Problem set:
A) Answer these questions from the Dutch legal-text passage, one answer per line, marked the same way:
(i) Besides Dutch, which two languages are named for earlier legal-text extraction work?
(ii) In what year did the Van Gog et al. paper appear?
(iii) What does the name OPAL stand for?
B) Turn the paragraph of the Dutch legal-text passage that begins "In the previous decade" into a short bulleted list that keeps its main facts.
C) Reproduce the stretch of the Dutch legal-text passage from "2.1. Rule-based systems" through "used as languages." word for word.

━━ Text block

Our approach differs from earlier work in that 1) it can deal effectively with passive sentences;
2) it uses the latest dependency parsing techniques; and 3) that it is applicable on flint frames.
We hypothesise that our approach will improve extraction of the frames and will allow for a
combination of the methods used in Bakker et al. [5].


2. Related Work
Relevant work on extracting information from legal texts using NLP has been done for different
languages, such as Italian [1, 6] and English [2, 7]. In this section, we focus on previous work
on Dutch legal texts. In 2.1 we discuss previous work that improves modeling of Dutch legal
texts using NLP techniques. We use Flint frames as a basis for the extracted information, they
will be discussed in 2.2.

2.1. Rule-based systems for Dutch
In the previous decade, NLP research within the Dutch legal text domain has mainly focused
on syntactic and semantic analysis. One of the first papers is that of Van Gog et al. [8] from
2001. In that paper a tool named OPAL (Object-oriented Parsing and Analysis of Legislation) is
proposed. The goal of this tool is to support the modeling of legislation using noun phrases and
specific patterns in legal sentences. Unified Modeling Language (UML) and Object Constraint
Language (OCL) are used as languages.

━━━━
━━ Data lines

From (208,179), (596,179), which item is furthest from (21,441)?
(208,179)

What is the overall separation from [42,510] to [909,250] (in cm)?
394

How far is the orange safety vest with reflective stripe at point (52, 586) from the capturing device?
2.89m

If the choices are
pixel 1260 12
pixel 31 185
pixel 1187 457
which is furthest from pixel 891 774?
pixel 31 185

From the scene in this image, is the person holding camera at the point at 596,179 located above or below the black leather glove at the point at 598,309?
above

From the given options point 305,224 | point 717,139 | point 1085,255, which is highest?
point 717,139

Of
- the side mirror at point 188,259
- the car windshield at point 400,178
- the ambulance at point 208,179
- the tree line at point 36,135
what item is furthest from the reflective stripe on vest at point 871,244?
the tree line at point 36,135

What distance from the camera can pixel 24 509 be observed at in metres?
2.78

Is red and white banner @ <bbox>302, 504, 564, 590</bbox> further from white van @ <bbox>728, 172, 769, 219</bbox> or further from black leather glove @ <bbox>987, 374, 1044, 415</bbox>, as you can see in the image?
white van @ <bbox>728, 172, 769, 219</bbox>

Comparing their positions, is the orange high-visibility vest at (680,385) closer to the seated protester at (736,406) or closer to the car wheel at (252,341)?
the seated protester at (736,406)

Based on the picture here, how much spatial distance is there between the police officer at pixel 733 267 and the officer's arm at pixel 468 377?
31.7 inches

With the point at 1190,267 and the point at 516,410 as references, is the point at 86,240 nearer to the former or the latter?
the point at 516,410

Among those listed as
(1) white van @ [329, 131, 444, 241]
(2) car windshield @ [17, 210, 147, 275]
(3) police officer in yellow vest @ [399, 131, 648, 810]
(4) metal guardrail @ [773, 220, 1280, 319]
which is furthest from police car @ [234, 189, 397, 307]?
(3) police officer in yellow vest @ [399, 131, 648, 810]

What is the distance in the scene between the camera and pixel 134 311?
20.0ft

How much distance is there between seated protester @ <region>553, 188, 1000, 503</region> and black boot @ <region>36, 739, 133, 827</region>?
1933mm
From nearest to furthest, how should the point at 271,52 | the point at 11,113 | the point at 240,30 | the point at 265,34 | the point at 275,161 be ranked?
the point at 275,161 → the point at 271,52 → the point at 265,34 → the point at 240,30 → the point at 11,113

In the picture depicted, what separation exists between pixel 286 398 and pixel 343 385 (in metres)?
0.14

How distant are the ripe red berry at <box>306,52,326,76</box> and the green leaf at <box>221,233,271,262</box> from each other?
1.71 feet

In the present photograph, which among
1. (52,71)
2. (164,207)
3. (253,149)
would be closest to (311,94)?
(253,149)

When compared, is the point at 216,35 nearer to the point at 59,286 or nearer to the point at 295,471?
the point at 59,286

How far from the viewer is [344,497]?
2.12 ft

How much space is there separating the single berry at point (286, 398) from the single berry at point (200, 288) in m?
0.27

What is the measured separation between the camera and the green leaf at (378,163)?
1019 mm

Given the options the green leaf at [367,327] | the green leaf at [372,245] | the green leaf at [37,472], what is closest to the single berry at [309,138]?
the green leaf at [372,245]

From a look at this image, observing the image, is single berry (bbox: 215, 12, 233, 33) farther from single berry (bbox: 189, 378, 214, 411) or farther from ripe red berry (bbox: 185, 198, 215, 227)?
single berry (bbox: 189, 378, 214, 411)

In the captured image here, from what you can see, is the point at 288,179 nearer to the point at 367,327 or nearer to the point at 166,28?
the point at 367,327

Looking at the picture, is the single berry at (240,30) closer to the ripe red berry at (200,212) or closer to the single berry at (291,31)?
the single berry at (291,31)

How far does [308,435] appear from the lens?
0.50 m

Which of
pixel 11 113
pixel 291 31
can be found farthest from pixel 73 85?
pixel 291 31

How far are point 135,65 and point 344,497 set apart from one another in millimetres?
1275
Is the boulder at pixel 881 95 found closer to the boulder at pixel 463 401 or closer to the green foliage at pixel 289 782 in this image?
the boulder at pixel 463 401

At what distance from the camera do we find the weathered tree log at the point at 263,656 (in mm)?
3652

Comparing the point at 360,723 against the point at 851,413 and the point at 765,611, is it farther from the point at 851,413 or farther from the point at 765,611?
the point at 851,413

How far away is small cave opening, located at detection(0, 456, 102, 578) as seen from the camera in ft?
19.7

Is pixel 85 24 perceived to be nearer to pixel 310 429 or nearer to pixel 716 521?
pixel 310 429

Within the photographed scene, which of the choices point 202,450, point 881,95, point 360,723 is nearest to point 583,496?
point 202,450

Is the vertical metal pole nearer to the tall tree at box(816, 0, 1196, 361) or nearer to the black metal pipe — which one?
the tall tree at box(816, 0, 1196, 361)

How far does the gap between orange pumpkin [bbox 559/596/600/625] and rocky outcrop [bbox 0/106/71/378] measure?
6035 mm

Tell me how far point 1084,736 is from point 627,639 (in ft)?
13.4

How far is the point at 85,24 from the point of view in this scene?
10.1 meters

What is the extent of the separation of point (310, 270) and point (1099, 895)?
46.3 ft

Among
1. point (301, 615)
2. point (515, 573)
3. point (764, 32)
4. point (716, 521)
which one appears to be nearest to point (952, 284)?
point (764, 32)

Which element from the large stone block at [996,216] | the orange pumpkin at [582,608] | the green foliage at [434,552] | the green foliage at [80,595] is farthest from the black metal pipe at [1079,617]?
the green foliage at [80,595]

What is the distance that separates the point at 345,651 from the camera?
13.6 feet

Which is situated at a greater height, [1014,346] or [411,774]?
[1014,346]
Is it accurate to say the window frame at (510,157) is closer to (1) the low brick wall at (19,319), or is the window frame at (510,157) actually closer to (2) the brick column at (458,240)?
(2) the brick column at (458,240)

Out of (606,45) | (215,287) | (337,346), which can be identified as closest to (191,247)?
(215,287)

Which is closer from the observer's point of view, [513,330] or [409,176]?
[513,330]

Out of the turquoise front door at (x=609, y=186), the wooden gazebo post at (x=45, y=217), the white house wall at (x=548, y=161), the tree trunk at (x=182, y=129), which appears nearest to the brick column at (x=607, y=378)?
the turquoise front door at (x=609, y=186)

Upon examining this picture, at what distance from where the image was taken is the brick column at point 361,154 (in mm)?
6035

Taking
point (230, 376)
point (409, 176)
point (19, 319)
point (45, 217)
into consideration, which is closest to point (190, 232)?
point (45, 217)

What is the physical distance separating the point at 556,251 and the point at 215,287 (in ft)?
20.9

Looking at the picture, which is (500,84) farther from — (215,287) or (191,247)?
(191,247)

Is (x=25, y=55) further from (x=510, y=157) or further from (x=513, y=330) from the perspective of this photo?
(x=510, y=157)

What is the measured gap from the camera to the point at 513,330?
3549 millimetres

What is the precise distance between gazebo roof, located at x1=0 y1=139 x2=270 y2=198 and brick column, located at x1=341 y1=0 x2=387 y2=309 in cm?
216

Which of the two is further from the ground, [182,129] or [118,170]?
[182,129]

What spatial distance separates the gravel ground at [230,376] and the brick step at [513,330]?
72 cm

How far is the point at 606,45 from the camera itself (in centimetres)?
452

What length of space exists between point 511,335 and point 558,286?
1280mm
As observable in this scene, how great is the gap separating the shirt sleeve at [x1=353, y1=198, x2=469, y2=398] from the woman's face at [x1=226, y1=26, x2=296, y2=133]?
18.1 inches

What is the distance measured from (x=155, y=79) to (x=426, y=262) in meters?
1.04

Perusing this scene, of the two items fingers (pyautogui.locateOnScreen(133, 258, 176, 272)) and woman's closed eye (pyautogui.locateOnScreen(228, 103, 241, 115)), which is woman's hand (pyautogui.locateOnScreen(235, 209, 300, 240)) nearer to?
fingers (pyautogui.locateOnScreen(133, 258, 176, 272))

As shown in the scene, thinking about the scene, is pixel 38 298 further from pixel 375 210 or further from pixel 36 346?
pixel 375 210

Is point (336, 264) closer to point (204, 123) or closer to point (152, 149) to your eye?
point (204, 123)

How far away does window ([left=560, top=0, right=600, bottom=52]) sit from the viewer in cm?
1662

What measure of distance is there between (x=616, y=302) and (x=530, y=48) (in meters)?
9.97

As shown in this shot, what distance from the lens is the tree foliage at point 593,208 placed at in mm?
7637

━━━━

Solutions per task:
A)
(i) Italian and English
(ii) 2001
(iii) Object-oriented Parsing and Analysis of Legislation

B)
- In the previous decade, NLP research on Dutch legal texts mainly focused on syntactic and semantic analysis.
- One of the first papers is by Van Gog et al. (2001).
- It proposes OPAL (Object-oriented Parsing and Analysis of Legislation).
- OPAL aims to support modeling of legislation using noun phrases and specific patterns in legal sentences.
- It uses Unified Modeling Language (UML) and Object Constraint Language (OCL).

C)
2.1. Rule-based systems for Dutch
In the previous decade, NLP research within the Dutch legal text domain has mainly focused
on syntactic and semantic analysis. One of the first papers is that of Van Gog et al. [8] from
2001. In that paper a tool named OPAL (Object-oriented Parsing and Analysis of Legislation) is
proposed. The goal of this tool is to support the modeling of legislation using noun phrases and
specific patterns in legal sentences. Unified Modeling Language (UML) and Object Constraint
Language (OCL) are used as languages.